start Text extract
Bilewicz: We are all terrorists

Polish terrorism in the 19th century cost two world powers the lives of their leaders.

Patrycja Wieczorkiewicz: Are anti-Islamic lines shouted most loudly by those who could be considered the Polish counterpart to radical Muslims?

Michał Bilewicz: You could say so. Islamophobia holds sway predominantly with people with traditionalist beliefs, attached to fundamentalist interpretations of religion. They are obsessed with images such as that of Polish women being seduced by handsome Muslims. This is a macho politics of sorts, which we saw, among others, after  the shooting down of the Russian aircraft over Turkey. A macho has to show that he is strong. A tipsy hooligan who “defends a civilization” beating up a Syrian Christian in Poznan or assaulting a reggae musician in Szczecin. This is the sort of person both Erdogan and Putin are. After the Russian aircraft was shot down, I was afraid that the world may be on the brink of war because of the ever more evident tribalism. Far right groups are fuelling up one another. This rhetoric has become the populism indispensable to winning elections. In Hungary, Fidesz has been adopting the rhetoric deployed by Jobbik, so as not to lose hardliners’ votes.

But what is the explanation for Polish Islamophobia?

It derives from entirely groundless fears, especially when it comes to what we call the “refugee crisis” and what in fact is a crisis of conduct. Just recently I spent a month in Stockholm: during that time ten thousand Syrians had applied for refugee status. This is a country with 9 million citizens. If there are fifty-two weeks in a year, it means that Sweden might have to consider accepting half a million people. In Poland, over the same time span, there have been only three applications.
end Text extract
_Written instruction_
Copy out the interview on Polish Islamophobia word for word, from its headline to its final sentence.
start Information supplied
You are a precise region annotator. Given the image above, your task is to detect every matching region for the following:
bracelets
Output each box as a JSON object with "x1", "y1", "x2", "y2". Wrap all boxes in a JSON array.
end Information supplied
_Solution to this task_
Bilewicz: We are all terrorists

Polish terrorism in the 19th century cost two world powers the lives of their leaders.

Patrycja Wieczorkiewicz: Are anti-Islamic lines shouted most loudly by those who could be considered the Polish counterpart to radical Muslims?

Michał Bilewicz: You could say so. Islamophobia holds sway predominantly with people with traditionalist beliefs, attached to fundamentalist interpretations of religion. They are obsessed with images such as that of Polish women being seduced by handsome Muslims. This is a macho politics of sorts, which we saw, among others, after  the shooting down of the Russian aircraft over Turkey. A macho has to show that he is strong. A tipsy hooligan who “defends a civilization” beating up a Syrian Christian in Poznan or assaulting a reggae musician in Szczecin. This is the sort of person both Erdogan and Putin are. After the Russian aircraft was shot down, I was afraid that the world may be on the brink of war because of the ever more evident tribalism. Far right groups are fuelling up one another. This rhetoric has become the populism indispensable to winning elections. In Hungary, Fidesz has been adopting the rhetoric deployed by Jobbik, so as not to lose hardliners’ votes.

But what is the explanation for Polish Islamophobia?

It derives from entirely groundless fears, especially when it comes to what we call the “refugee crisis” and what in fact is a crisis of conduct. Just recently I spent a month in Stockholm: during that time ten thousand Syrians had applied for refugee status. This is a country with 9 million citizens. If there are fifty-two weeks in a year, it means that Sweden might have to consider accepting half a million people. In Poland, over the same time span, there have been only three applications.